The ESC risk model has high specificity, but it is criticised for its poor sensitivity. The sensitivity for predicting SCD events averages 33% in the RISK-SCD model compared with the 95% sensitivity of the major risk factor-based strategy recommended by the American College of Cardiology/American Heart Association (ACC/AHA) 2020 guidelines.2 The ESC risk score system in the 2015 guidelines did not include novel risk factors like LV ejection fraction (LVEF) <50%, apical aneurysm and late gadolinium enhancement (LGE) on cardiac MRI. However, in the more recent guidelines in 2023, presence of LV dysfunction and LGE more than 15% have been mentioned as class 2b indications for ICD, even in the presence of a low RISK-SCD risk score.3 The ESC risk score is based on an echocardiogram as imaging modality, though MRI may be more accurate in estimating maximum LV wall thickness in unusual areas, and also in detecting apical aneurysm.
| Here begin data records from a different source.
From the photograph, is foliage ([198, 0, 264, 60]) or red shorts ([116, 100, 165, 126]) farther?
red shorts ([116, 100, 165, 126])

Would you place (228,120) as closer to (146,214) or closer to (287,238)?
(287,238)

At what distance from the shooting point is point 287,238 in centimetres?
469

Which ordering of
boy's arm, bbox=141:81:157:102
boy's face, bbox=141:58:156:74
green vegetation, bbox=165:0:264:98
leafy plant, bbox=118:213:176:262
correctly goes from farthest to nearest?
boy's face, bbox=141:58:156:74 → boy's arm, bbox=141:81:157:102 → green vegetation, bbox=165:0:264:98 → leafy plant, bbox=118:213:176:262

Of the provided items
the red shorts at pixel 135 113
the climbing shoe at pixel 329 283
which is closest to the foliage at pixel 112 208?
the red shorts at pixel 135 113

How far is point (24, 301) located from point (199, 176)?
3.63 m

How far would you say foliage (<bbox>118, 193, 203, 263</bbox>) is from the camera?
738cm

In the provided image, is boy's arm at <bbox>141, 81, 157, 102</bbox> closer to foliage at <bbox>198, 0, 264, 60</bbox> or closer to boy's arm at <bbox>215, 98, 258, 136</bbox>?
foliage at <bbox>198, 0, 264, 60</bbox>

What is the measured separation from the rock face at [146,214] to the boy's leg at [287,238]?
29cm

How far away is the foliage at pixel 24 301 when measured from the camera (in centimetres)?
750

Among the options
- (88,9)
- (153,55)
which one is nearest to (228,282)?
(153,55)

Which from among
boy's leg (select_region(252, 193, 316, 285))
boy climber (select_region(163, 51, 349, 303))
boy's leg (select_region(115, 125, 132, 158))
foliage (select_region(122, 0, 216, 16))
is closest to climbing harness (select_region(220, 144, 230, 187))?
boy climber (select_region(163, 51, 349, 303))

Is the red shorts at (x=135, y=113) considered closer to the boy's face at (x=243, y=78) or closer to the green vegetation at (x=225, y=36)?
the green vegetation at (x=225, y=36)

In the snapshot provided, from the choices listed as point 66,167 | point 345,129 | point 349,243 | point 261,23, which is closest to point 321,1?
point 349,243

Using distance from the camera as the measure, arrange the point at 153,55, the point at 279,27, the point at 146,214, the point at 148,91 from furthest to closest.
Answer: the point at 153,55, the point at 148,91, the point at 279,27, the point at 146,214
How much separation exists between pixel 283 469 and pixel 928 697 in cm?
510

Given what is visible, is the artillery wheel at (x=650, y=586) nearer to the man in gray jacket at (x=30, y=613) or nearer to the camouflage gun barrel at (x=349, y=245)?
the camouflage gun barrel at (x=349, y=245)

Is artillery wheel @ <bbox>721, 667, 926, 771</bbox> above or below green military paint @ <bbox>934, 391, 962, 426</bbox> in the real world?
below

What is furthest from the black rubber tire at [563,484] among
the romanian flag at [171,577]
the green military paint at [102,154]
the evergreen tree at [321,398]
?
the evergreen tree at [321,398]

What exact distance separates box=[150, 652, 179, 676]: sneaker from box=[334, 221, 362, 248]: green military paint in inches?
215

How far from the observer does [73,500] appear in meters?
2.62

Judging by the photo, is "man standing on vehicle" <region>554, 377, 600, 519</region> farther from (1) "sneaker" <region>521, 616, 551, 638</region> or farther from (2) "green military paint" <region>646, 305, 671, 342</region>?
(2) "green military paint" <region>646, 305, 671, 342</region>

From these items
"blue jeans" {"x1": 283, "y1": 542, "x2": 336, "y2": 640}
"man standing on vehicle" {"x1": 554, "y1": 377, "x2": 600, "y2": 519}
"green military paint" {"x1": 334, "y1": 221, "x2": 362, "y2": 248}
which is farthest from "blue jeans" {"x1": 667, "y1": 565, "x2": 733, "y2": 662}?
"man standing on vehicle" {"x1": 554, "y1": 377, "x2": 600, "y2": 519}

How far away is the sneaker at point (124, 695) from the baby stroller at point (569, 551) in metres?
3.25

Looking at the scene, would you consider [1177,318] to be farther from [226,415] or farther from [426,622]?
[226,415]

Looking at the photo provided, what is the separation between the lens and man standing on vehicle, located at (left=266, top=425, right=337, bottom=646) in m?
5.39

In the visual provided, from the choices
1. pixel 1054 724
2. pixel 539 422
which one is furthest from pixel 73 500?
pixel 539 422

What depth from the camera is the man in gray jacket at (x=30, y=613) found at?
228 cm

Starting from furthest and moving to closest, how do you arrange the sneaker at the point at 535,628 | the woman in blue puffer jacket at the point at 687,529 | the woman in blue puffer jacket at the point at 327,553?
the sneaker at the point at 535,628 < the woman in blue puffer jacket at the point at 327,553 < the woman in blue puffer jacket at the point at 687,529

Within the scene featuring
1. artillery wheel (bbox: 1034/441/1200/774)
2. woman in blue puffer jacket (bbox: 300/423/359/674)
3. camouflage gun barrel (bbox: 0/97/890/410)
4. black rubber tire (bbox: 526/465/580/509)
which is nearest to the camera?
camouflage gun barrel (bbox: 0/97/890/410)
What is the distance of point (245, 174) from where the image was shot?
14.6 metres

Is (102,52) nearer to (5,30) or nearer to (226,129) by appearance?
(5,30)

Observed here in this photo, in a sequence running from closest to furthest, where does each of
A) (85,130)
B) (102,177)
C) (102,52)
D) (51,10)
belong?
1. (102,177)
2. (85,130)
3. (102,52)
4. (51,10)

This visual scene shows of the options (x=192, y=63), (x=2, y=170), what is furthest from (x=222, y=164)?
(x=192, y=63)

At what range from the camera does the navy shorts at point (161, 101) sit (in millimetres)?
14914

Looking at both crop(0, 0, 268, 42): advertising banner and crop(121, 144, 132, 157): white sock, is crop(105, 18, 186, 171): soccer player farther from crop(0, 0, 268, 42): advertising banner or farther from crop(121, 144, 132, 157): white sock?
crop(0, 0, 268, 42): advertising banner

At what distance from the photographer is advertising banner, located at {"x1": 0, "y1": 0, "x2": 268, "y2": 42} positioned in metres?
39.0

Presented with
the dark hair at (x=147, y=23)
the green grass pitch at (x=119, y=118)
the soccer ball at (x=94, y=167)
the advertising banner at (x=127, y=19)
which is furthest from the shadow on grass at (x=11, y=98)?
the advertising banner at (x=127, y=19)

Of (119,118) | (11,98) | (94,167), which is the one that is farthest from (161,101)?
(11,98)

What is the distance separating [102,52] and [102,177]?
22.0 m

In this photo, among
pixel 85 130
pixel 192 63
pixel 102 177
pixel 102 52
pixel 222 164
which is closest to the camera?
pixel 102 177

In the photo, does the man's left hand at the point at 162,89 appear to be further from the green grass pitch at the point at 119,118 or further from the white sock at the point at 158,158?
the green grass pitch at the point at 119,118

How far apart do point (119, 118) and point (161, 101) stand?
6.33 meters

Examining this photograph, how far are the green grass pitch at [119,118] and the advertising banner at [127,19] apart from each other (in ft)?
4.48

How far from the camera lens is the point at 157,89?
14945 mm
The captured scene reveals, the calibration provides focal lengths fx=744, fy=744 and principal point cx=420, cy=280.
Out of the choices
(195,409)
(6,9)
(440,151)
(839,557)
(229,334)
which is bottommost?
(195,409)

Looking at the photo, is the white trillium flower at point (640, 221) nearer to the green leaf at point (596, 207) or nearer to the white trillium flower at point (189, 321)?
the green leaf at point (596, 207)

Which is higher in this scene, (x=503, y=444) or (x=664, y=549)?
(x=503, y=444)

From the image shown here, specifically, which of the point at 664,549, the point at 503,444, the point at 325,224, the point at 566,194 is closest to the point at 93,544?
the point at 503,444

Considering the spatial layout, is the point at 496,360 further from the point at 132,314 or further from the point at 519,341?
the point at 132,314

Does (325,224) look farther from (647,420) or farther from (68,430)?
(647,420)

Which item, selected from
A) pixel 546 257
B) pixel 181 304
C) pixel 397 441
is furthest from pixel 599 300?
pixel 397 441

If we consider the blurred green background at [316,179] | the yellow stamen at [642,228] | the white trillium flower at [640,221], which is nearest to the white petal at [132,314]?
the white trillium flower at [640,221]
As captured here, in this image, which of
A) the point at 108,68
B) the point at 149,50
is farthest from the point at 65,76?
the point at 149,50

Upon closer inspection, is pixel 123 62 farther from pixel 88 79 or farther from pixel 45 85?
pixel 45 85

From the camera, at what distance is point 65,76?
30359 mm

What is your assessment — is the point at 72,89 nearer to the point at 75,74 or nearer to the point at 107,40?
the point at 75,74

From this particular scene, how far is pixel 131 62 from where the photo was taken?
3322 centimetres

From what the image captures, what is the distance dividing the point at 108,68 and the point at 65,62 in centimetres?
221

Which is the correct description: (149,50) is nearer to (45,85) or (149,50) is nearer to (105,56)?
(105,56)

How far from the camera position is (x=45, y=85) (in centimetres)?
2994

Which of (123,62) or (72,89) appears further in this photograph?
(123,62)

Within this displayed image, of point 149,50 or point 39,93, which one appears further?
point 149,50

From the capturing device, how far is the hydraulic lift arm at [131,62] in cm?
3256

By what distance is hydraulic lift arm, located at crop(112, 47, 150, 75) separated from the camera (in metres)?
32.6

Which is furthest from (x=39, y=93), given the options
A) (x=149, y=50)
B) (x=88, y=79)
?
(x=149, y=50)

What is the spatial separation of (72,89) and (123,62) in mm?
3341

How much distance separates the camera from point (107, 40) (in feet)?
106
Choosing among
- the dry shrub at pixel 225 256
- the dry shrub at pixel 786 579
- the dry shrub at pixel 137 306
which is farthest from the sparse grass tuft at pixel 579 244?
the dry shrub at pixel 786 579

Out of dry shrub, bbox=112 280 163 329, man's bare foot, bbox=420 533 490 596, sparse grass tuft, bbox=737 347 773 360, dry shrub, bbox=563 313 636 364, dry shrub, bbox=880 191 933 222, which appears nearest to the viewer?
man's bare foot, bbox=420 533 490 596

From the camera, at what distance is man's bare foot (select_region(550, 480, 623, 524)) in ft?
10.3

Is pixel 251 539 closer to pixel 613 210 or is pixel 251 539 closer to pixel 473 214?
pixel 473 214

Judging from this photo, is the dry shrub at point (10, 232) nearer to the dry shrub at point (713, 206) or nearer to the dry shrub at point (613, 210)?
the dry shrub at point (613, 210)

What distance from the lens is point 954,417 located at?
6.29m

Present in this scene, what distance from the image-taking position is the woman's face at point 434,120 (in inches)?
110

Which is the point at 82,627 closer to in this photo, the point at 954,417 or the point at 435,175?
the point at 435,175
Extensive LGE on cardiac MRI has been identified as a risk factor for SCD in HCM. ACC/AHA guidelines (2020) recommend that the presence of extensive LGE can be considered as a 2b indication for ICD implantation in the absence of any other major risk factors. This patient had significant LGE. The definition of extensive LGE has been suggested by some authors to be comprising more than 15% of LV mass, though the methods used to measure varied.4 Some studies suggest that the location of LGE may be important, non-interventricular septal location was associated with higher risk of sudden death.5 There is a strong correlation between extensive LGE and NSVT on ECG monitoring, suggesting scarring can be a source of malignant ventricular arrhythmia in HCM.4 The extent of LGE, particularly the cut-off value of 15%, has been questioned by recent studies, as thresholds of 5% and 10% have also been shown to associate with higher SCD events, as compared with LGE below 5% after multi-variable adjustment.6 When LGE information was combined with T1 mapping, to represent both focal and diffuse fibrosis in personalised in silico modelling, the functional consequences of such structural changes were better predicted, and virtual induction stimulation protocol improved sensitivity, specificity and accuracy, outperforming current clinical risk predictors.7 Further research is needed in this area.
Key messages
- The ways of risk stratification for sudden cardiac death in hypertrophic cardiomyopathy are not ideal and foolproof
- The sensitivity of the European Society of Cardiology (ESC) RISK-SCD for identifying high-risk cases for sudden cardiac death is low
- Extensive late gadolinium enhancement (LGE) on cardiac magnetic resonance imaging (MRI) has been mentioned as a risk factor in the American College of Cardiology/American Heart Association (ACC/AHA) 2020 guidelines, and presence of extensive LGE can be considered as a 2b indication for defibrillator implantation in the absence of any other major risk factors. Recent ESC guidelines on cardiomyopathy also mention considering ICD as a 2b indication in the presence of >15% LGE, even in the presence of a low RISK-SCD score
Conflicts of interest
None declared.
Funding
None.
Patient consent
Consent to publish was obtained from the next of kin.